Certes, on est toujours frappé de voir qu’à quelques exceptions près, les Wiener Philharmoniker ne sont pas très remués par la parité, il est si rare aujourd’hui de voir des orchestres quasi exclusivement masculins qu’on le remarque immédiatement, mais on oublie tout dès qu’on entend les premières notes, et même à la TV, on est frappé par ce son, et notamment dans ce répertoire où ils sont irremplaçables.
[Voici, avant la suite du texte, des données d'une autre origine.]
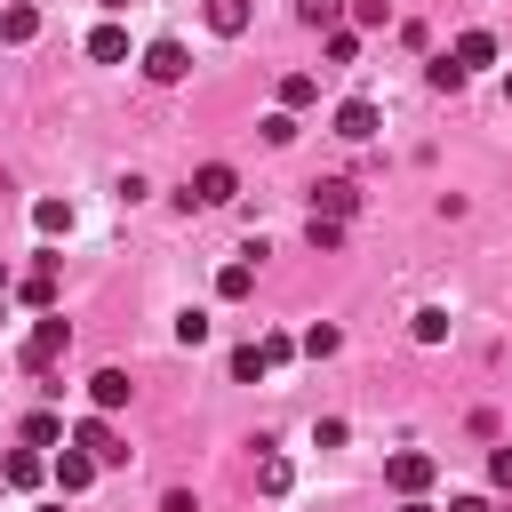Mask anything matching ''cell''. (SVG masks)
<instances>
[{"instance_id": "6da1fadb", "label": "cell", "mask_w": 512, "mask_h": 512, "mask_svg": "<svg viewBox=\"0 0 512 512\" xmlns=\"http://www.w3.org/2000/svg\"><path fill=\"white\" fill-rule=\"evenodd\" d=\"M64 352H72V320H64V312H40L32 336H24V368H56Z\"/></svg>"}, {"instance_id": "7a4b0ae2", "label": "cell", "mask_w": 512, "mask_h": 512, "mask_svg": "<svg viewBox=\"0 0 512 512\" xmlns=\"http://www.w3.org/2000/svg\"><path fill=\"white\" fill-rule=\"evenodd\" d=\"M232 192H240V176H232L224 160H200V168H192V184H184V208H224Z\"/></svg>"}, {"instance_id": "3957f363", "label": "cell", "mask_w": 512, "mask_h": 512, "mask_svg": "<svg viewBox=\"0 0 512 512\" xmlns=\"http://www.w3.org/2000/svg\"><path fill=\"white\" fill-rule=\"evenodd\" d=\"M72 448H88V456H96V472H104V464H128V448H120L112 416H80V424H72Z\"/></svg>"}, {"instance_id": "277c9868", "label": "cell", "mask_w": 512, "mask_h": 512, "mask_svg": "<svg viewBox=\"0 0 512 512\" xmlns=\"http://www.w3.org/2000/svg\"><path fill=\"white\" fill-rule=\"evenodd\" d=\"M432 472H440V464H432V456H424V448H400V456H392V464H384V480H392V488H400V496H424V488H432Z\"/></svg>"}, {"instance_id": "5b68a950", "label": "cell", "mask_w": 512, "mask_h": 512, "mask_svg": "<svg viewBox=\"0 0 512 512\" xmlns=\"http://www.w3.org/2000/svg\"><path fill=\"white\" fill-rule=\"evenodd\" d=\"M192 72V56H184V40H152L144 48V80H160V88H176Z\"/></svg>"}, {"instance_id": "8992f818", "label": "cell", "mask_w": 512, "mask_h": 512, "mask_svg": "<svg viewBox=\"0 0 512 512\" xmlns=\"http://www.w3.org/2000/svg\"><path fill=\"white\" fill-rule=\"evenodd\" d=\"M376 120H384V112H376L368 96H344V104H336V136H344V144H368Z\"/></svg>"}, {"instance_id": "52a82bcc", "label": "cell", "mask_w": 512, "mask_h": 512, "mask_svg": "<svg viewBox=\"0 0 512 512\" xmlns=\"http://www.w3.org/2000/svg\"><path fill=\"white\" fill-rule=\"evenodd\" d=\"M352 208H360V192H352L344 176H320V184H312V216H328V224H344Z\"/></svg>"}, {"instance_id": "ba28073f", "label": "cell", "mask_w": 512, "mask_h": 512, "mask_svg": "<svg viewBox=\"0 0 512 512\" xmlns=\"http://www.w3.org/2000/svg\"><path fill=\"white\" fill-rule=\"evenodd\" d=\"M128 392H136V384H128V368H96V376H88V400H96V416L128 408Z\"/></svg>"}, {"instance_id": "9c48e42d", "label": "cell", "mask_w": 512, "mask_h": 512, "mask_svg": "<svg viewBox=\"0 0 512 512\" xmlns=\"http://www.w3.org/2000/svg\"><path fill=\"white\" fill-rule=\"evenodd\" d=\"M48 480H56V488H64V496H80V488H88V480H96V456H88V448H64V456H56V464H48Z\"/></svg>"}, {"instance_id": "30bf717a", "label": "cell", "mask_w": 512, "mask_h": 512, "mask_svg": "<svg viewBox=\"0 0 512 512\" xmlns=\"http://www.w3.org/2000/svg\"><path fill=\"white\" fill-rule=\"evenodd\" d=\"M448 64H456V72H480V64H496V32H480V24H472V32L448 48Z\"/></svg>"}, {"instance_id": "8fae6325", "label": "cell", "mask_w": 512, "mask_h": 512, "mask_svg": "<svg viewBox=\"0 0 512 512\" xmlns=\"http://www.w3.org/2000/svg\"><path fill=\"white\" fill-rule=\"evenodd\" d=\"M16 296H24V304H40V312H48V304H56V256H40V264H32V272H24V280H16Z\"/></svg>"}, {"instance_id": "7c38bea8", "label": "cell", "mask_w": 512, "mask_h": 512, "mask_svg": "<svg viewBox=\"0 0 512 512\" xmlns=\"http://www.w3.org/2000/svg\"><path fill=\"white\" fill-rule=\"evenodd\" d=\"M0 480H8V488H40V480H48V464H40L32 448H8V456H0Z\"/></svg>"}, {"instance_id": "4fadbf2b", "label": "cell", "mask_w": 512, "mask_h": 512, "mask_svg": "<svg viewBox=\"0 0 512 512\" xmlns=\"http://www.w3.org/2000/svg\"><path fill=\"white\" fill-rule=\"evenodd\" d=\"M32 32H40V8H32V0H16V8H0V40H16V48H24Z\"/></svg>"}, {"instance_id": "5bb4252c", "label": "cell", "mask_w": 512, "mask_h": 512, "mask_svg": "<svg viewBox=\"0 0 512 512\" xmlns=\"http://www.w3.org/2000/svg\"><path fill=\"white\" fill-rule=\"evenodd\" d=\"M248 288H256V264H248V256H232V264L216 272V296H224V304H240Z\"/></svg>"}, {"instance_id": "9a60e30c", "label": "cell", "mask_w": 512, "mask_h": 512, "mask_svg": "<svg viewBox=\"0 0 512 512\" xmlns=\"http://www.w3.org/2000/svg\"><path fill=\"white\" fill-rule=\"evenodd\" d=\"M208 32L240 40V32H248V0H208Z\"/></svg>"}, {"instance_id": "2e32d148", "label": "cell", "mask_w": 512, "mask_h": 512, "mask_svg": "<svg viewBox=\"0 0 512 512\" xmlns=\"http://www.w3.org/2000/svg\"><path fill=\"white\" fill-rule=\"evenodd\" d=\"M88 56H96V64H120V56H128V32H120V24H96V32H88Z\"/></svg>"}, {"instance_id": "e0dca14e", "label": "cell", "mask_w": 512, "mask_h": 512, "mask_svg": "<svg viewBox=\"0 0 512 512\" xmlns=\"http://www.w3.org/2000/svg\"><path fill=\"white\" fill-rule=\"evenodd\" d=\"M304 104H320V80L312 72H288L280 80V112H304Z\"/></svg>"}, {"instance_id": "ac0fdd59", "label": "cell", "mask_w": 512, "mask_h": 512, "mask_svg": "<svg viewBox=\"0 0 512 512\" xmlns=\"http://www.w3.org/2000/svg\"><path fill=\"white\" fill-rule=\"evenodd\" d=\"M336 16H344V0H296V24H312V32H336Z\"/></svg>"}, {"instance_id": "d6986e66", "label": "cell", "mask_w": 512, "mask_h": 512, "mask_svg": "<svg viewBox=\"0 0 512 512\" xmlns=\"http://www.w3.org/2000/svg\"><path fill=\"white\" fill-rule=\"evenodd\" d=\"M32 224H40V232H72V200H40Z\"/></svg>"}, {"instance_id": "ffe728a7", "label": "cell", "mask_w": 512, "mask_h": 512, "mask_svg": "<svg viewBox=\"0 0 512 512\" xmlns=\"http://www.w3.org/2000/svg\"><path fill=\"white\" fill-rule=\"evenodd\" d=\"M256 488L280 496V488H288V456H256Z\"/></svg>"}, {"instance_id": "44dd1931", "label": "cell", "mask_w": 512, "mask_h": 512, "mask_svg": "<svg viewBox=\"0 0 512 512\" xmlns=\"http://www.w3.org/2000/svg\"><path fill=\"white\" fill-rule=\"evenodd\" d=\"M304 240H312V248H344V224H328V216H304Z\"/></svg>"}, {"instance_id": "7402d4cb", "label": "cell", "mask_w": 512, "mask_h": 512, "mask_svg": "<svg viewBox=\"0 0 512 512\" xmlns=\"http://www.w3.org/2000/svg\"><path fill=\"white\" fill-rule=\"evenodd\" d=\"M440 336H448V312L424 304V312H416V344H440Z\"/></svg>"}, {"instance_id": "603a6c76", "label": "cell", "mask_w": 512, "mask_h": 512, "mask_svg": "<svg viewBox=\"0 0 512 512\" xmlns=\"http://www.w3.org/2000/svg\"><path fill=\"white\" fill-rule=\"evenodd\" d=\"M336 344H344V336H336V328H328V320H312V328H304V352H312V360H328V352H336Z\"/></svg>"}, {"instance_id": "cb8c5ba5", "label": "cell", "mask_w": 512, "mask_h": 512, "mask_svg": "<svg viewBox=\"0 0 512 512\" xmlns=\"http://www.w3.org/2000/svg\"><path fill=\"white\" fill-rule=\"evenodd\" d=\"M24 440H32V448H48V440H64V424L40 408V416H24Z\"/></svg>"}, {"instance_id": "d4e9b609", "label": "cell", "mask_w": 512, "mask_h": 512, "mask_svg": "<svg viewBox=\"0 0 512 512\" xmlns=\"http://www.w3.org/2000/svg\"><path fill=\"white\" fill-rule=\"evenodd\" d=\"M352 56H360V32L336 24V32H328V64H352Z\"/></svg>"}, {"instance_id": "484cf974", "label": "cell", "mask_w": 512, "mask_h": 512, "mask_svg": "<svg viewBox=\"0 0 512 512\" xmlns=\"http://www.w3.org/2000/svg\"><path fill=\"white\" fill-rule=\"evenodd\" d=\"M424 80H432V88H440V96H456V88H464V72H456V64H448V56H432V72H424Z\"/></svg>"}, {"instance_id": "4316f807", "label": "cell", "mask_w": 512, "mask_h": 512, "mask_svg": "<svg viewBox=\"0 0 512 512\" xmlns=\"http://www.w3.org/2000/svg\"><path fill=\"white\" fill-rule=\"evenodd\" d=\"M176 344H208V312H176Z\"/></svg>"}, {"instance_id": "83f0119b", "label": "cell", "mask_w": 512, "mask_h": 512, "mask_svg": "<svg viewBox=\"0 0 512 512\" xmlns=\"http://www.w3.org/2000/svg\"><path fill=\"white\" fill-rule=\"evenodd\" d=\"M296 136V112H264V144H288Z\"/></svg>"}, {"instance_id": "f1b7e54d", "label": "cell", "mask_w": 512, "mask_h": 512, "mask_svg": "<svg viewBox=\"0 0 512 512\" xmlns=\"http://www.w3.org/2000/svg\"><path fill=\"white\" fill-rule=\"evenodd\" d=\"M232 376H240V384H248V376H264V352H256V344H240V352H232Z\"/></svg>"}, {"instance_id": "f546056e", "label": "cell", "mask_w": 512, "mask_h": 512, "mask_svg": "<svg viewBox=\"0 0 512 512\" xmlns=\"http://www.w3.org/2000/svg\"><path fill=\"white\" fill-rule=\"evenodd\" d=\"M488 480H496V488H512V448H496V456H488Z\"/></svg>"}, {"instance_id": "4dcf8cb0", "label": "cell", "mask_w": 512, "mask_h": 512, "mask_svg": "<svg viewBox=\"0 0 512 512\" xmlns=\"http://www.w3.org/2000/svg\"><path fill=\"white\" fill-rule=\"evenodd\" d=\"M160 512H200V504H192L184 488H168V496H160Z\"/></svg>"}, {"instance_id": "1f68e13d", "label": "cell", "mask_w": 512, "mask_h": 512, "mask_svg": "<svg viewBox=\"0 0 512 512\" xmlns=\"http://www.w3.org/2000/svg\"><path fill=\"white\" fill-rule=\"evenodd\" d=\"M448 512H496V504H488V496H456Z\"/></svg>"}, {"instance_id": "d6a6232c", "label": "cell", "mask_w": 512, "mask_h": 512, "mask_svg": "<svg viewBox=\"0 0 512 512\" xmlns=\"http://www.w3.org/2000/svg\"><path fill=\"white\" fill-rule=\"evenodd\" d=\"M400 512H440V504H424V496H408V504H400Z\"/></svg>"}, {"instance_id": "836d02e7", "label": "cell", "mask_w": 512, "mask_h": 512, "mask_svg": "<svg viewBox=\"0 0 512 512\" xmlns=\"http://www.w3.org/2000/svg\"><path fill=\"white\" fill-rule=\"evenodd\" d=\"M0 296H8V256H0Z\"/></svg>"}, {"instance_id": "e575fe53", "label": "cell", "mask_w": 512, "mask_h": 512, "mask_svg": "<svg viewBox=\"0 0 512 512\" xmlns=\"http://www.w3.org/2000/svg\"><path fill=\"white\" fill-rule=\"evenodd\" d=\"M504 96H512V72H504Z\"/></svg>"}, {"instance_id": "d590c367", "label": "cell", "mask_w": 512, "mask_h": 512, "mask_svg": "<svg viewBox=\"0 0 512 512\" xmlns=\"http://www.w3.org/2000/svg\"><path fill=\"white\" fill-rule=\"evenodd\" d=\"M56 512H64V504H56Z\"/></svg>"}, {"instance_id": "8d00e7d4", "label": "cell", "mask_w": 512, "mask_h": 512, "mask_svg": "<svg viewBox=\"0 0 512 512\" xmlns=\"http://www.w3.org/2000/svg\"><path fill=\"white\" fill-rule=\"evenodd\" d=\"M0 488H8V480H0Z\"/></svg>"}]
</instances>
Mariss Jansons a dirigé un programme plutôt original et ouvert, jouant sur la circulation de la musique en Europe, que les Strauß ont abondamment utilisé, composant des pièces à succès à partir d’airs connus de Bizet, de Ponchielli, de Verdi ou d’autres, mais les ballets d’opéra (chez Gounod, ou Verdi par exemple) empruntent aussi rythmes, thèmes et phrases musicales à la musique populaire des Strauß. Cette circulation commence même par l’autoréférence: la première pièce du concert de Johann et Joseph Strauß („Vaterländischer Marsch“) est une variation sur la Marche de Radetsky, qui clôt aussi traditionnellement le concert, même écho (au Danube Bleu) dans la deuxième pièce „Rathausball-Tänze“ de Johann Strauß . On a exploré aussi un répertoire plus rare, élargissant à des compositeurs de l’époque qui ont contribué aussi à la gloire de la valse comme Carl Michael Ziehrer, ou Joseph Hellmesberger d.J. ou même Eduard Strauß. Chez les étrangers, on a entendu en hommage au Danemark, nouveau pays dirigeant l’Union Européenne une pièce du compositeur danois Hans Christian Lumbye et surtout deux extraits de la Belle au Bois Dormant de P.I. Tchaikovsky sublimement interprétés. Ce fut vraiment grandiose. Une grande place a aussi été laissée à Joseph Strauß (5 pièces). Le programme n’a pas  puisé dans des grandes valses attendues, dont certaines avaient été exécutées dans le concert de 2006 (Künsterleben, Frühlingstimmen, Der Zigeunerbaron), mais fait justice à des pièces plus rares, un peu moins connues (encore que…) et surtout sur une variation des rythmes et des danses, Galop, Polka, Polka Mazurka, Valse, Marche. Ainsi c’est une sorte de panorama très ouvert qui nous été offert, et Mariss Jansons, un peu amaigri (on sait qu’il a quelques problèmes de santé), est apparu détendu, plein d’énergie (mais un peu fatigué à la fin cependant), et emportant les Wiener Philharmoniker (et les Petits Chanteurs de Vienne – Wiener Sängerknaben- , apparus deux fois impressionnants de précision dans la Tritsch-Tratsch Polka) dans un vrai tourbillon.  Depuis Kleiber (dont le Danube bleu est insurpassable), ce me semble le meilleur concert entendu. J’avais acheté le Jansons 2006, je pense que j’acheterai le cru Jansons 2012, qui va paraître en quelques jours, comme de coutume désormais. Allez-y aussi sans crainte!